И вечер сине-лиловый, темный, и деревья, и ветер, и прохладное, скользкое от краски крыльцо, и как она расплетала мне волосы, проводила пальцами между прядями, словно просеивала зерно, и как это было приятно. И как было тихо, спокойно. Всё утреннее, дневное, шумное, гневливое засыпало, умиротворялось, мы не помнили прежних ссор, обид.

Совсем в ночь приезжал дедушка с рыбалки, снимал резиновые сапоги, раскладывал в гараже удочки, снасти. Машина стояла на улице с зажженными любопытными фарами, похожая на странное животное с желтыми глазами. Наконец, он загонял ее в гараж. Животное засыпало. Мы ложились спать, а они там с дедушкой еще долго говорили, ходили, чистили рыбу, вешали ее на крючки, а через несколько дней ели вяленую с черным хлебом. Хлеб поливали подсолнечным маслом, сверху посыпали крупной, как град, солью.

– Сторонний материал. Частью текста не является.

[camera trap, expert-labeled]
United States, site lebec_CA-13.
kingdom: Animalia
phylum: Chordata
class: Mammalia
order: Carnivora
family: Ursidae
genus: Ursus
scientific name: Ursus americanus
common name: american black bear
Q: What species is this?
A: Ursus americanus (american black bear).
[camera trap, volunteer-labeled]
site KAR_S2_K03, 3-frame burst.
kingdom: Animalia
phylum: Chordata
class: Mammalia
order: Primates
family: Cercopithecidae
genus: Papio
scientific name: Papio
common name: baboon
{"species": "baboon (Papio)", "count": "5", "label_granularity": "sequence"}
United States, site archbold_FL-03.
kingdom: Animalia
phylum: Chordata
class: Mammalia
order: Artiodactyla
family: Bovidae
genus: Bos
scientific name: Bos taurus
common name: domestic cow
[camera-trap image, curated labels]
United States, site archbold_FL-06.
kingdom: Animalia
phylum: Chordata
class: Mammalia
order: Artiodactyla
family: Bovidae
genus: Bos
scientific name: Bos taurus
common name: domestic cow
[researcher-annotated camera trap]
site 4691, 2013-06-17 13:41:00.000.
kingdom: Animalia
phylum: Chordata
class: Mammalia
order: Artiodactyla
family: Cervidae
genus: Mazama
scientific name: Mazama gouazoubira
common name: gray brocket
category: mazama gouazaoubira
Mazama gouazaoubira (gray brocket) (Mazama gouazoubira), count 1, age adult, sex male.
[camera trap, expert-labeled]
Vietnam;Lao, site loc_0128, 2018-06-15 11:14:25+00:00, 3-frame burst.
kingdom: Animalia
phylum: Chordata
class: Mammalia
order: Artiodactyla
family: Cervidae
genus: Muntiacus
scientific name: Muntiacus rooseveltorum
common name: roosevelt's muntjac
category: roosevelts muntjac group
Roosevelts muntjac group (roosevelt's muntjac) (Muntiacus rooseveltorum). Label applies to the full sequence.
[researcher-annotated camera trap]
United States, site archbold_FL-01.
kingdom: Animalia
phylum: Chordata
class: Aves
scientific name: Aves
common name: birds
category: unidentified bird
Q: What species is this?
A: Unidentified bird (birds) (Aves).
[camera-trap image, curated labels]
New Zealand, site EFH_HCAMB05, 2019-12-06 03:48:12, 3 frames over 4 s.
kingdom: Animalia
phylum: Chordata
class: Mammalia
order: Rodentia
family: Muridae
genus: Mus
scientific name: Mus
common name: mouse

А дома, у себя, – она разрешала всё. Каждую субботу мы с сестрой Таней приезжали к ней ночевать. Так хорошо помню ее однокомнатную маленькую квартиру. Крошечная прихожая, кухня, комната, телевизор у окна, диван у стены. На кухне шкаф, в нем жестяные зеленые баночки, на них белой краской написано – сахар, перец, соль. Чашки лиственного цвета, с белой полосой посередине, словно перевязанные лентой по беременной талии. Шкаф, обклеенный обоями под дерево, висел над плитой, как скворечник. Белый стол под клеенкой, кресло, в нем любила сидеть моя сестра, круглая решетка радио в стене. Оно включалось само по себе, оглашало время и новости и на полуфразе отключалось по-стариковски в долгий сон. Все наши выходные были одинаковыми. Она готовила всегда одно и то же, то, что мы любили. Мама делала такое же, но не такое. У Альки всё было маленькое, аккуратное, красивое.

Она пекла шоколадный пирог или шарлотку с яблоками. Отдельно взбивала крем. Хочешь – с кремом, хочешь – без.


Зимой стелила на полу большое стеганое одеяло. Мы ложились на одеяло, опираясь локтями на подушки, выключали свет и смотрели телевизор. Совсем к ночи грели чай и пили его с пирогом. Как она хотела, чтобы нам было тепло! Приносила еще одеяла, укрывала, подтыкая так, чтобы не оставалось щелей для сквозняков. Мы спали на диване, она на кресле. Его можно было раздвинуть в длину, но оно всё равно было короткое, неудобное. Утром снова разговоры, чай, пирог, радио.